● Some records

## BEGIN

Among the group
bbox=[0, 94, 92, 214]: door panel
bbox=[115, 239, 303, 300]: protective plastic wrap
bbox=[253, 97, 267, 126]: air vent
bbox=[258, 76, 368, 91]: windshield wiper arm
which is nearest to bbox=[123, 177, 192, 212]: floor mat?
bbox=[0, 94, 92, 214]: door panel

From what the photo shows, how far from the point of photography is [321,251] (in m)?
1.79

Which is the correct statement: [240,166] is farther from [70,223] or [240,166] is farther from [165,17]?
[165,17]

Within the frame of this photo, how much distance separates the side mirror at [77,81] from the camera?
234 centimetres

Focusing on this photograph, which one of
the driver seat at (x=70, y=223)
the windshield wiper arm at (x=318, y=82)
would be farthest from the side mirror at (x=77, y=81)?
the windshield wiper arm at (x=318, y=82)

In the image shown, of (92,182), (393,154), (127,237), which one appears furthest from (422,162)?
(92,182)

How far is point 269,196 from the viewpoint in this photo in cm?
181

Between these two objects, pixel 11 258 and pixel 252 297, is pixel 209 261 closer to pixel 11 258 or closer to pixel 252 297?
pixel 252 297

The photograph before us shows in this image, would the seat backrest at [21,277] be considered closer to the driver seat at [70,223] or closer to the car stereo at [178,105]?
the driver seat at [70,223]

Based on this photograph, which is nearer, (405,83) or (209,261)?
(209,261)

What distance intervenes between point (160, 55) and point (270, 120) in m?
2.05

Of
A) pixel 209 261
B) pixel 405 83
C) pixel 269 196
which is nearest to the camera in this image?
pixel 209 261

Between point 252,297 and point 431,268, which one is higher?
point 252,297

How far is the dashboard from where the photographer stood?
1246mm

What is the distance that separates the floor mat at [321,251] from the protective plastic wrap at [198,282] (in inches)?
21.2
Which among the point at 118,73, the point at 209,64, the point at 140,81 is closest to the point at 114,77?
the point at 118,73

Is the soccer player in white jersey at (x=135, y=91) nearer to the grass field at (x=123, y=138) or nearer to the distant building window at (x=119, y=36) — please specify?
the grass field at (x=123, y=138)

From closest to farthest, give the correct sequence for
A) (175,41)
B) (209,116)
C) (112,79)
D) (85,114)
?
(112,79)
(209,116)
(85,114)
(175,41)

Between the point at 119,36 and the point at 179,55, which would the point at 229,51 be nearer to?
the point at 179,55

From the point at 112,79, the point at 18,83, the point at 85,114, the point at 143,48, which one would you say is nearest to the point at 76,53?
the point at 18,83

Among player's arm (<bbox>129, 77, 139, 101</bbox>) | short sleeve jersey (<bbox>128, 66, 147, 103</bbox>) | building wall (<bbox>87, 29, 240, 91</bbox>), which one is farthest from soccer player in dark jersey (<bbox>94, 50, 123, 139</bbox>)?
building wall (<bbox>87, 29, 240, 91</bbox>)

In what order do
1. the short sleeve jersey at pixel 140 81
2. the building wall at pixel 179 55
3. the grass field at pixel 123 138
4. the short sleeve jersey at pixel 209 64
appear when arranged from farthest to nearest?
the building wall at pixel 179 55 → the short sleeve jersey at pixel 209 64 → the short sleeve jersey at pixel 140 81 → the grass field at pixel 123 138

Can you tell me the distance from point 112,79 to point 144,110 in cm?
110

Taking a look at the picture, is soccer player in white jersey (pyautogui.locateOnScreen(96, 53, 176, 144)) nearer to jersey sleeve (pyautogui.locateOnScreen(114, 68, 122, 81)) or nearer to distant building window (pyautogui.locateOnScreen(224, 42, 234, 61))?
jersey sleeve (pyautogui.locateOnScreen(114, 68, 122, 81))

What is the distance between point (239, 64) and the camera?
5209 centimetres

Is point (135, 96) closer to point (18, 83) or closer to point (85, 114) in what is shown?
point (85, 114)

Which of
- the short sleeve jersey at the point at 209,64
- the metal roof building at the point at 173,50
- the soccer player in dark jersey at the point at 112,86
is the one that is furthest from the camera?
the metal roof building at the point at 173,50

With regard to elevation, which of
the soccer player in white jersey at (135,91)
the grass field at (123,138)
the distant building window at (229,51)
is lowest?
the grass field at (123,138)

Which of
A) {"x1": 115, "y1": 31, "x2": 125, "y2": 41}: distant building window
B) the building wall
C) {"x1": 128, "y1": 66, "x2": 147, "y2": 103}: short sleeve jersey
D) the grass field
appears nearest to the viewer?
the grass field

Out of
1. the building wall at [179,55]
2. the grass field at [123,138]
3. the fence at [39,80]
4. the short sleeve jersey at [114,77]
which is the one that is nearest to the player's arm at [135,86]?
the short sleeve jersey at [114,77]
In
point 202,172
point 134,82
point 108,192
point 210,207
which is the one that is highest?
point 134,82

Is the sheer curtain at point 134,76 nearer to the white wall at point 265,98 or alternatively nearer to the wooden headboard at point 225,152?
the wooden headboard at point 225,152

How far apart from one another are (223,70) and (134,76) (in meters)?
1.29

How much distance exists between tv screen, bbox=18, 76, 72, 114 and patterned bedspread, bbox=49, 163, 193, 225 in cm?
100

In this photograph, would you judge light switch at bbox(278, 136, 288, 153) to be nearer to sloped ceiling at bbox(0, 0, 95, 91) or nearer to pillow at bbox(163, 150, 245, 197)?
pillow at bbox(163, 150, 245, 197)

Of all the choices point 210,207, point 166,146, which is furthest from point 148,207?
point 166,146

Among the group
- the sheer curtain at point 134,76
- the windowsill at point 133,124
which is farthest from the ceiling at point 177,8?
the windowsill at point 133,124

## END

● Given request
Nothing but the lines from the one with "How far apart" through the end of the data above should be repeated, each exactly as it stands.

● Answer
How far apart from one another are (223,70) and (134,76) (in meters)?
1.29

How much distance exists between tv screen, bbox=18, 76, 72, 114 and patterned bedspread, bbox=49, 163, 193, 225 in cm?
100

In this photograph, would you judge light switch at bbox(278, 136, 288, 153) to be nearer to sloped ceiling at bbox(0, 0, 95, 91) or nearer to pillow at bbox(163, 150, 245, 197)?
pillow at bbox(163, 150, 245, 197)

Of all the choices point 210,207, point 166,146, which is furthest from point 148,207?
point 166,146

Among the group
- the sheer curtain at point 134,76
- the windowsill at point 133,124
which is farthest from the ceiling at point 177,8?
the windowsill at point 133,124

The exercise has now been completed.